▸ Desafios:
- 1) Diga se cada afirmação concorda com o texto sobre King Kong, respondendo sim ou não e citando as palavras do texto que decidem: (a) King Kong está além da fêmea e além do macho; (b) a distinção de gêneros foi imposta politicamente no início do século XX; (c) o estupro deixa quem o sofreu indiferente.
- 2) Continue o texto sobre King Kong e o estupro a partir da última frase mostrada.

▸ Texto do documento:
King Kong [...] funciona como a metáfora de uma sexualidade que precede
a distinção de gêneros tal como politicamente imposta no final do século
XIX. King Kong encontra-se além da fêmea e além do macho. Esse ser está na
encruzilhada entre o homem e o animal, o adulto e a criança, o bom e o mau, o
primitivo e o civilizado, o branco e o preto. Híbrido, diante da obrigatoriedade
do binário (DESPENTES, 2016, p. 94).
Contra os regimes de normalização subjacentes aos binarismos compulsórios
não apenas de gênero, seu relato originário ganha corpo, não por coincidência, via a
rememoração do “evento fundador” que, ao mesmo tempo, a desfigura e a constitui, tanto
como escritora quanto como mulher: o estupro. Quanto a isso, afirma que:
O estupro, para mim, tem essa particularidade: ele nos deixa obsessivas.

▸ Trechos dos itens:
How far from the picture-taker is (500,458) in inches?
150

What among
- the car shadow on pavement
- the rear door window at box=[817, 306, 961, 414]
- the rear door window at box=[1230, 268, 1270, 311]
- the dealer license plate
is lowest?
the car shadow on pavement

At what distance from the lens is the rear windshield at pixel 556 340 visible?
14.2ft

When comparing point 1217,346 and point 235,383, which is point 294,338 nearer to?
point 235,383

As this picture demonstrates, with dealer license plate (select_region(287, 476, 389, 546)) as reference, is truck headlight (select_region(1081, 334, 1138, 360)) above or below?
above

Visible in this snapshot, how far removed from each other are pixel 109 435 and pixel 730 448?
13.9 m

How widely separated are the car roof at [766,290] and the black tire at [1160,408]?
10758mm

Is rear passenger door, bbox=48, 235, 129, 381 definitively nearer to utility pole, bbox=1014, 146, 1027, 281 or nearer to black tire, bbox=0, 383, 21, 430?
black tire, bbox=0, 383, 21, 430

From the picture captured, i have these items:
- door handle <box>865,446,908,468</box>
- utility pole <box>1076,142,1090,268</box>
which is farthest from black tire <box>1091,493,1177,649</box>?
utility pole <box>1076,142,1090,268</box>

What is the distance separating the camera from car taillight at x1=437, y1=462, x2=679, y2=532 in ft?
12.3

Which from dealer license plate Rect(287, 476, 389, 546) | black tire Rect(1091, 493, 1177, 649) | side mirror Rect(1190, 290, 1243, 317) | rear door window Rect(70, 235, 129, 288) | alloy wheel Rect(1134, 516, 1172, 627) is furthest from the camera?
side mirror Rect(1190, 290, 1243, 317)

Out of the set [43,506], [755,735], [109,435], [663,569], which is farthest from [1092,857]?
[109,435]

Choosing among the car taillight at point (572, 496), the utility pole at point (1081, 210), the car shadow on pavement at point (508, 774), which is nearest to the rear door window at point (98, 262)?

▸ Respostas esperadas:
- 1)
(a) Sim: “King Kong encontra-se além da fêmea e além do macho.”
(b) Não: “tal como politicamente imposta no final do século XIX”
(c) Não: “ele nos deixa obsessivas.”

- 2)
Retorno a ele o tempo todo. Vinte anos depois, toda vez que penso ter acabado
com essa história, retorno a ele. Para dizer coisas diferentes, contraditórias.
Romances, contos, canções, filmes. Sempre imagino que um dia poderei pôr
um fim nisso. Liquidar o acontecimento, esvaziá-lo, esgotá-lo.
Impossível. Ele é fundador – disso que sou, como escritora, como mulher
que não se identifica exatamente como tal. É ao mesmo tempo aquilo que me
desfigura e aquilo que me constitui (DESPENTES, 2016, p. 45).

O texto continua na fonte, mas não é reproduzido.